Published: 06:00, 29 December 2019
To mark the end of the decade we have been looking back at how much our county has changed in the past 10 years.
From revitalised town centres to huge new developments, here are some of the most striking differences between 2010 and 2019.
After closing in 2005 from a lack of visitors the park was rescued and restored, eventually opening again in 2015.
The cinema still remains empty, despite being refurbished.
Folkestone's harbour arm fell into disuse when the ferry services closed in 2000.
In 2014 it was brought back to life as a social space including shops and pop-up bars.
The regeneration also included redeveloping the old railway line, connecting the harbour arm with the town.
The St James complex in Dover opened in 2018, bringing a host of retail giants to the seaside town.
The development cost £53 million and included the likes of Next, Cineworld and Nandos.
Despite the huge revamp, the park only has 18 out of 26 units filled.
Controversy arose when the Weald of Kent grammar school announced its expansion with a selective satellite school in 2015.
The £11 million site in Sevenoaks was given the go-ahead, despite claims the plans broke the law by opening a new grammar school.
The Dartford Crossing underwent changes in 2014 when the decision was made to switch to the Dart Charge system.
Before November 2014 motorists had to stop and pay at toll booths to cross, but the new system meant people could pay online and drive straight through.
Despite a previous promise to scrap the fee, the government recently switched positions and said the toll would remain 'indefinitely.'
The Marlowe Theatre in Canterbury was open for 25 years, before closing in 2009 when the council realised the old building could not live up to the demands of modern stage shows.
After closing for two-and-a-half years, the newly designed venue opened in October 2011 with a gala hosted by the Earl of Wessex.
It was recently announced the council wants to approve another development in 2020 to attract the biggest shows in the business.
Ashford's Designer Outlet was given a £90 million revamp in 2019, bringing new stores and restaurants to the centre.
Bosses first announced their plans for the extension in 2013, where they said it would create 500 jobs.
The renovation included a brand-new children's play area and a 2,300 sq metre living wall made up of more than 120,000 plants.
The landscape of Rochester changed as the huge 1400-home Riverside development got underway.

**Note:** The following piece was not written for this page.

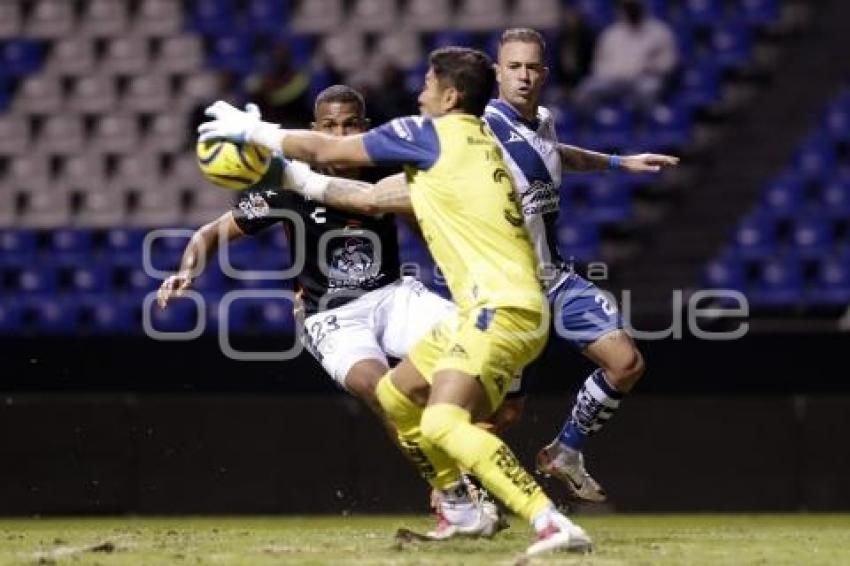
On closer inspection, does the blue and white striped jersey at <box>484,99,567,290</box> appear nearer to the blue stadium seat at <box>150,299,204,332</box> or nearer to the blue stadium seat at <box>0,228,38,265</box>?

The first people moved into the £419 million development in June 2019, with a quarter of the homes available on the Help to Buy scheme.
Travelodge, Costa, and Co-op are all part of the huge revamp on the edge of the River Medway.

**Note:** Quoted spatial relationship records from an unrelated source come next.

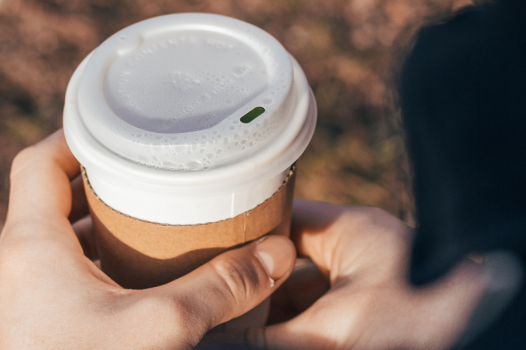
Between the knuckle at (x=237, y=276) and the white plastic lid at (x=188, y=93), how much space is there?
0.23 meters

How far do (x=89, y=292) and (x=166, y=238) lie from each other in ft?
0.57

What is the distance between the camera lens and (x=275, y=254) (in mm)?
933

Drivers in Maidstone endured six months of road works during one of the biggest infrastructure schemes of 2016.
The £5.7 million project turned the county town's gyratory into a two-way strech of road, allowing Chatham-bound traffic to avoid crossing the bridges.
Problems arose when drivers became confused by the new road markings, with some driving the wrong way down the road.
Gravesend got a major update with its £9.5 million Rathmore Road transformation, with the hopes of easing traffic and providing better access to the town centre.
The works included decorative pedestrian walkways, and during the development graffiti artists got together to make the works less of an eyesore.
Gravesham council previously described the project as "the starting point of a development of a bona fide transport quarter".
A new regeneration project in Sittingbourne has promised to bring £1.1 million per annum to the area.
The town’s new cinema, hotel and restaurant complex has been dubbed The Spirit of Sittingbourne, and was due to be completed in December.
Bourne Place's multi-storey car park in St Michael’s Road was also part of the scheme, which opened five months later than planned.